A party aggrieved by the decision of an IHO may subsequently appeal to a State Review Officer (SRO) (Educ. Law § 4404[2]; see 20 U.S.C. § 1415[g][1]; 34 CFR 300.514[b][1]; 8 NYCRR 200.5[k]).  The appealing party or parties must identify the findings, conclusions, and orders of the IHO with which they disagree and indicate the relief that they would like the SRO to grant (8 NYCRR 279.4).  The opposing party is entitled to respond to an appeal or cross-appeal in an answer (8 NYCRR 279.5).  The SRO conducts an impartial review of the IHO's findings, conclusions, and decision and is required to examine the entire hearing record; ensure that the procedures at the hearing were consistent with the requirements of due process; seek additional evidence if necessary; and render an independent decision based upon the hearing record (34 CFR 300.514[b][2]; 8 NYCRR 279.12[a]).  The SRO must ensure that a final decision is reached in the review and that a copy of the decision is mailed to each of the parties not later than 30 days after the receipt of a request for a review, except that a party may seek a specific extension of time of the 30-day timeline, which the SRO may grant in accordance with State and federal regulations (34 CFR 300.515[b], [c]; 8 NYCRR 200.5[k][2]).

III. Facts and Procedural History

The parent's allegations in this matter surround the school building closures that took place in March 2020 as a result of efforts to combat the spread of the COVID-19 pandemic.

At the time of the February 26, 2020 CSE meeting, the student was 14 years old (IHO Ex. I at p. 1).  The February 2020 CSE developed an IEP for the student with a projected implementation date of February 26, 2020 (id. at pp. 1, 20-22, 26).  The February 2020 CSE found the student eligible for special education as a student with autism and recommended that the student attend a 12-month school year program consisting of a 6:1+1 special class placement for English language arts (ELA), math, sciences, social studies, and career development and adapted physical education at a district specialized school (id. at pp. 1, 20-22, 26-27).[1]  The CSE also recommended that the student receive the related services on a weekly basis consisting of two 30-minute sessions of individual occupational therapy (OT) in a separate location, two 30-minute sessions of OT in a group of two in the special education classroom, two 30-minute sessions of individual physical therapy (PT) in a separate location, three 30-minute sessions of individual speech-language therapy in the special education classroom, one 30-minute sessions of speech-language therapy in a group of two in the special education classroom, two 30-minute sessions of individual speech-language therapy in a separate location "outside school/after school hours," as well as school nurse services provided daily in the nurse's office, school nurse services provided on an as needed basis for class trips, three 50-minute sessions per year of parent counseling and training in a group at the school building, and special transportation (id. at pp. 21, 25, 27).  The February 2020 CSE further recommended assistive technology consisting of a dynamic display speech generating device (SGD) for daily use at school and at home, supports for school personnel consisting of staff training for the use of an Epi-Pen, a coordinated set of transition activities, and that the student be alternately assessed  (id. at pp. 9-10, 21-22, 23-24, 28).

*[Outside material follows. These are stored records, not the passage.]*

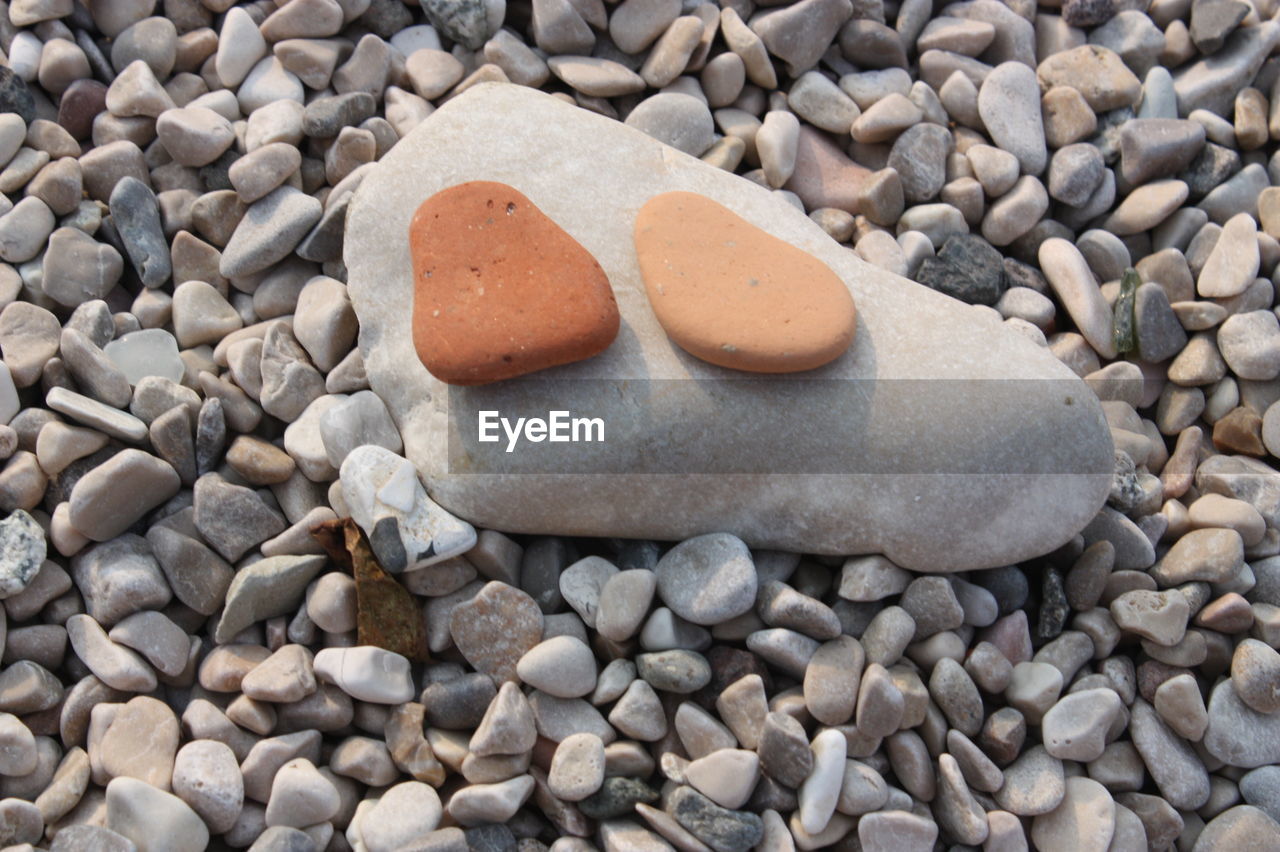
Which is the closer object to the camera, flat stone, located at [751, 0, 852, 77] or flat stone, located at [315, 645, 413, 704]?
flat stone, located at [315, 645, 413, 704]

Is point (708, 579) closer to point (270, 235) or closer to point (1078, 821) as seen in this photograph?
point (1078, 821)

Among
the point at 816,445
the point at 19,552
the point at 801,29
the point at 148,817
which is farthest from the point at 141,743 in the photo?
the point at 801,29

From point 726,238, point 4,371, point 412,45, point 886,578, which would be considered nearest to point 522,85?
point 412,45

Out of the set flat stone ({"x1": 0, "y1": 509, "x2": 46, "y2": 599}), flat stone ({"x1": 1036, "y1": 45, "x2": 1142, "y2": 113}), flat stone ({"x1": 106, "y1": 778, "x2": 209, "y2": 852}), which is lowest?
flat stone ({"x1": 106, "y1": 778, "x2": 209, "y2": 852})

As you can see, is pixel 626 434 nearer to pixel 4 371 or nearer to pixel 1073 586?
pixel 1073 586

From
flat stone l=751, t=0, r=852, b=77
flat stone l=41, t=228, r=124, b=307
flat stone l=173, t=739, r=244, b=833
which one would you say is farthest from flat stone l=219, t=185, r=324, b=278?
flat stone l=751, t=0, r=852, b=77

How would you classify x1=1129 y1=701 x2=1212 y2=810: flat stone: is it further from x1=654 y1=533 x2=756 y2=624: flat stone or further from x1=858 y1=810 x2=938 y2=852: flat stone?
x1=654 y1=533 x2=756 y2=624: flat stone

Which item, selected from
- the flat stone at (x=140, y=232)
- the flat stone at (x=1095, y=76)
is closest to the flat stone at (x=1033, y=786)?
the flat stone at (x=1095, y=76)
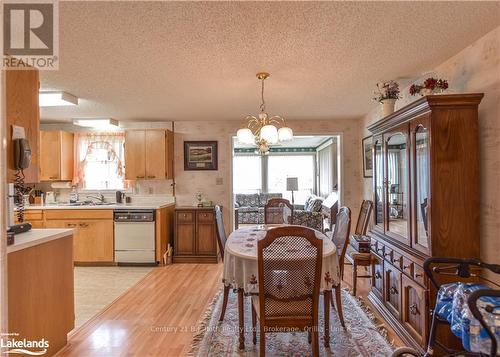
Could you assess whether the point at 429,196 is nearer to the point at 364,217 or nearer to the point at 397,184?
the point at 397,184

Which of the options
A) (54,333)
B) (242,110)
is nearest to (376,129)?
(242,110)

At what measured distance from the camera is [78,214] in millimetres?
4441

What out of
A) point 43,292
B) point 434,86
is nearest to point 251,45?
point 434,86

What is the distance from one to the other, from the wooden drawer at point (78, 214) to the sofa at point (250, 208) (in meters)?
3.91

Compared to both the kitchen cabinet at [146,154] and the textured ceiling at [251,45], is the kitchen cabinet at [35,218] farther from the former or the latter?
the textured ceiling at [251,45]

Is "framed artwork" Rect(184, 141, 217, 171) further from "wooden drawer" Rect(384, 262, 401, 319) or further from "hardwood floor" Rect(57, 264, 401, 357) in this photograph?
"wooden drawer" Rect(384, 262, 401, 319)

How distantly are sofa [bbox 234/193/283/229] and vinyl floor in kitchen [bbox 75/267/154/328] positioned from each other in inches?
160

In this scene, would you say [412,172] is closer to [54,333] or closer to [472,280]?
[472,280]

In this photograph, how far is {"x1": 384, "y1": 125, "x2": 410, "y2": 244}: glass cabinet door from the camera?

Prior to March 2020, the student received the program and services set forth in his IEP in a district public school (see Tr. pp. 194-95).  At some point after school buildings closed in March 2020 due to the COIVD-19 pandemic, the student began to receive remote instruction and services via live video on internet platforms utilized by the district (Tr. pp. 198-200, 202-03).  The district developed remote learning plan for the student, dated April 22, 2020, that indicated the student was to receive one 20-minute session per week of individual speech-language therapy via "phone consultation," one 30-minute session per week of OT via "tele therapy," and one 30-minute session per week of PT via "tele therapy" (IHO Ex. II). 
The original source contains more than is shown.